-- Start DATASET RECORDS --

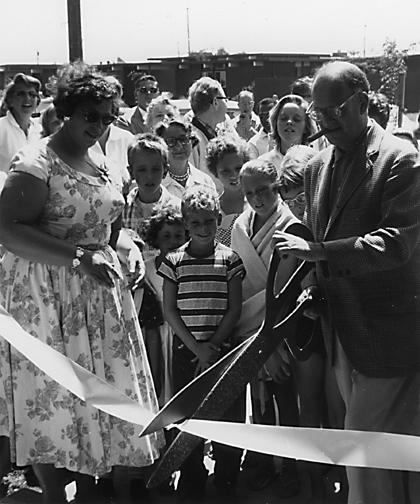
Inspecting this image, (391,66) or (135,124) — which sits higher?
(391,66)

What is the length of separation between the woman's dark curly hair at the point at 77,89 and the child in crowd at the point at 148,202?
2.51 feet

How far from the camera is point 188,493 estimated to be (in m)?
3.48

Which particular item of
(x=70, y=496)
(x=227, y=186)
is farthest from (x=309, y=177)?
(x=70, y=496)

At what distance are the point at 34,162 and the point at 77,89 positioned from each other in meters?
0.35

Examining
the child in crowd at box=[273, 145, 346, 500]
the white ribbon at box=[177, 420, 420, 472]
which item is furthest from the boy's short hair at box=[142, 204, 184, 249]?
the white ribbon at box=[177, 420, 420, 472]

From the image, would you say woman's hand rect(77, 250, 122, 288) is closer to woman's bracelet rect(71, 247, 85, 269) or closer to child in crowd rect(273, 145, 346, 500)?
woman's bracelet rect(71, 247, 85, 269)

-- End DATASET RECORDS --
-- Start DATASET RECORDS --

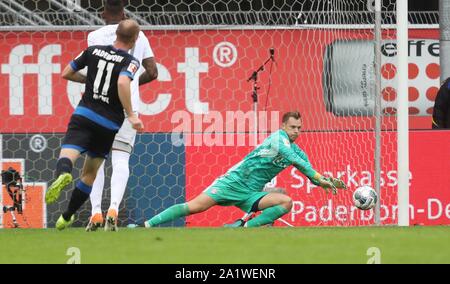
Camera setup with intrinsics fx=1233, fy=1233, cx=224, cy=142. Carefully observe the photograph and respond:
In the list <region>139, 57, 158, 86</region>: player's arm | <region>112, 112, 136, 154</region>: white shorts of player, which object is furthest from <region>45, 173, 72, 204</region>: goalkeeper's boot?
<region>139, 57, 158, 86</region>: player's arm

-- End DATASET RECORDS --
-- Start DATASET RECORDS --

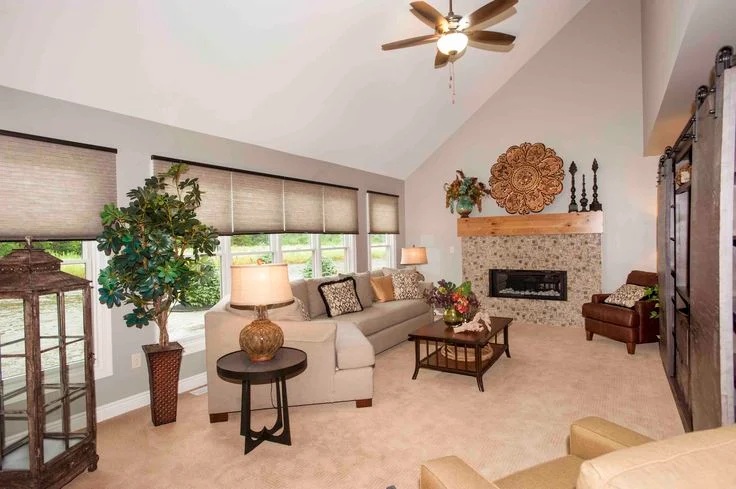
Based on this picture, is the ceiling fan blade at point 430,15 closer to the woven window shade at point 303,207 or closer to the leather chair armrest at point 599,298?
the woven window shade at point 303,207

-- End DATASET RECORDS --

* _PROBLEM STATEMENT_
Rewrite as a numbered list the lines from the line with "Camera setup with" to the line with "In the list", leaving out any blank lines.

* _WRITTEN RESPONSE_
1. Camera setup with intrinsics fx=1233, fy=1233, cx=224, cy=142. Carefully observe the photograph and respond:
2. In the list <region>139, 57, 158, 86</region>: player's arm | <region>112, 112, 136, 154</region>: white shorts of player, which object is furthest from <region>45, 173, 72, 204</region>: goalkeeper's boot?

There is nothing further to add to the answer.